- **Source**:
At boundary zones 240 between the first underlying areas 210 and the second underlying area 220, the electroconductive pattern 100 is widened as compared with intermediate zones 212, 222 of the first underlying areas 210 and the second underlying area 220, respectively. In other words, electroconductive patterns 110 formed at the boundary zones 240 have a width larger than that of the electroconductive pattern 112 formed in the intermediate zone 212 of the first underlying area 210 and in the intermediate zone 222 of the second underlying area 220. In this way, the electroconductive pattern 100 may be relieved from the risk of adhesion failure at the boundary zones 240 where properties of the surface of the underlying layer change, thereby generally improving the adhesiveness and electrical connection between the base 200 and the electroconductive patterns 100. When the electroconductive pattern 110 is widened over the electroconductive pattern 112, the number of through-holes 30 arrayed in the widthwise direction of the line pattern 20 may be increased, or the diameter of the individual through-holes 30 may be enlarged.

The first underlying areas 210 and the second underlying area 220 in this embodiment are contiguously formed, without leaving gaps in between, as illustrated in FIG. 10B. The boundary zone 240 refers to an area with a predetermined width, which includes the boundary between each first underlying area 210 and the second underlying area 220. For the case where a gap zone is formed between each first underlying area 210 and the second underlying area 220, the boundary one 240 refers to an area with a predetermined width, which includes a part of or the entire range of the gap zone. The intermediate zone 212 of the first underlying area 210 is an area other than the boundary zone 240 of the first underlying area 210. The intermediate zone 222 of the second underlying area 220 is an area other than the boundary zone 240 of the second underlying area 270.

- **What you should do**: Reproduce the passage about widening electroconductive patterns at boundary zones word for word, in full.

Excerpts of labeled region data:

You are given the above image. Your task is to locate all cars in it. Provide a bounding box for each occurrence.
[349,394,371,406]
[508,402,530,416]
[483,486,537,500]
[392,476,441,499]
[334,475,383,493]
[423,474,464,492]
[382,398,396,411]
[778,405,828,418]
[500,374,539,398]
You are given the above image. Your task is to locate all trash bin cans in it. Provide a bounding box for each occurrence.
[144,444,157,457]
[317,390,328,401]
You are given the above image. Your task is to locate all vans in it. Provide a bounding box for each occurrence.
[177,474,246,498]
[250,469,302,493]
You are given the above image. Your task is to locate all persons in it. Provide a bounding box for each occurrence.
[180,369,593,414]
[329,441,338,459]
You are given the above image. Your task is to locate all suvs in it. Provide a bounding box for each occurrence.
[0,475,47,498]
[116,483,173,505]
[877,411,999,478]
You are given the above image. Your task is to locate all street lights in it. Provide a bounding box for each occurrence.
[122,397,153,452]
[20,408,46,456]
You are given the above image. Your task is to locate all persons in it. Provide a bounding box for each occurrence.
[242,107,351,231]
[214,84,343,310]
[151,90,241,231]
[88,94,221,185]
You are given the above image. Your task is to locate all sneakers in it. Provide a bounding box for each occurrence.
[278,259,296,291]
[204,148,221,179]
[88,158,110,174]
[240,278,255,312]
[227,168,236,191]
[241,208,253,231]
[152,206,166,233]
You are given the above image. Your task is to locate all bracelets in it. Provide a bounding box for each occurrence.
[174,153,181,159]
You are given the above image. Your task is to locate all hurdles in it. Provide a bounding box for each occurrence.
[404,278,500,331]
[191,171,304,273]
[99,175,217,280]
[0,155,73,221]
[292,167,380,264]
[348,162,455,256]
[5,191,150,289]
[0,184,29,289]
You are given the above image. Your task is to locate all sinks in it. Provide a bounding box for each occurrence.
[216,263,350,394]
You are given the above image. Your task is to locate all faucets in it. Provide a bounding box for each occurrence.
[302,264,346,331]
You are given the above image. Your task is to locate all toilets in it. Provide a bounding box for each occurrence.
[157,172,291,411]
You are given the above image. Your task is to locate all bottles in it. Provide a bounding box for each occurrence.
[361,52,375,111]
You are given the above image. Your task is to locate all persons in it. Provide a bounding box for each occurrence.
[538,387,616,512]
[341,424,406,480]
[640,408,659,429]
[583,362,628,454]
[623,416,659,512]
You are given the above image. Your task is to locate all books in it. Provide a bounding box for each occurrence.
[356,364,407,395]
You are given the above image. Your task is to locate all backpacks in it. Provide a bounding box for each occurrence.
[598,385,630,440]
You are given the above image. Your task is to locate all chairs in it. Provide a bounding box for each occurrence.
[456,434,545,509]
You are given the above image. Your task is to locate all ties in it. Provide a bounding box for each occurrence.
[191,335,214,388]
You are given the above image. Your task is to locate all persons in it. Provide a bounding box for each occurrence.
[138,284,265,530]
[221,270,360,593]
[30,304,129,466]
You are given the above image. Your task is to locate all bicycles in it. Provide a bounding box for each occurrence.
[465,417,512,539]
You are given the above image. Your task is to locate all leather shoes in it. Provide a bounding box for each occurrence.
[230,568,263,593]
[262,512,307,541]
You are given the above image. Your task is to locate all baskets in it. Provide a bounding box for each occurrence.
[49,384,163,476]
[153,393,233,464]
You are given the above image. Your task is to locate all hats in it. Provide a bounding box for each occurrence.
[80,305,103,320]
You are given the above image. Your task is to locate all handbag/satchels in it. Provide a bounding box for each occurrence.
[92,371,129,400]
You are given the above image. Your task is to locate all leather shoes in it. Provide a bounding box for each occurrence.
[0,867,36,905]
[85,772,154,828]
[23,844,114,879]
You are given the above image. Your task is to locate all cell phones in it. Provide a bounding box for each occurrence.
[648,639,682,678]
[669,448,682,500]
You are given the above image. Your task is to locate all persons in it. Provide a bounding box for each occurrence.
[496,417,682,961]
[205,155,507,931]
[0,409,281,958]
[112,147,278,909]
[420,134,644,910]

- **Task output**:
At boundary zones 240 between the first underlying areas 210 and the second underlying area 220, the electroconductive pattern 100 is widened as compared with intermediate zones 212, 222 of the first underlying areas 210 and the second underlying area 220, respectively. In other words, electroconductive patterns 110 formed at the boundary zones 240 have a width larger than that of the electroconductive pattern 112 formed in the intermediate zone 212 of the first underlying area 210 and in the intermediate zone 222 of the second underlying area 220. In this way, the electroconductive pattern 100 may be relieved from the risk of adhesion failure at the boundary zones 240 where properties of the surface of the underlying layer change, thereby generally improving the adhesiveness and electrical connection between the base 200 and the electroconductive patterns 100. When the electroconductive pattern 110 is widened over the electroconductive pattern 112, the number of through-holes 30 arrayed in the widthwise direction of the line pattern 20 may be increased, or the diameter of the individual through-holes 30 may be enlarged.

The first underlying areas 210 and the second underlying area 220 in this embodiment are contiguously formed, without leaving gaps in between, as illustrated in FIG. 10B. The boundary zone 240 refers to an area with a predetermined width, which includes the boundary between each first underlying area 210 and the second underlying area 220. For the case where a gap zone is formed between each first underlying area 210 and the second underlying area 220, the boundary one 240 refers to an area with a predetermined width, which includes a part of or the entire range of the gap zone. The intermediate zone 212 of the first underlying area 210 is an area other than the boundary zone 240 of the first underlying area 210. The intermediate zone 222 of the second underlying area 220 is an area other than the boundary zone 240 of the second underlying area 270.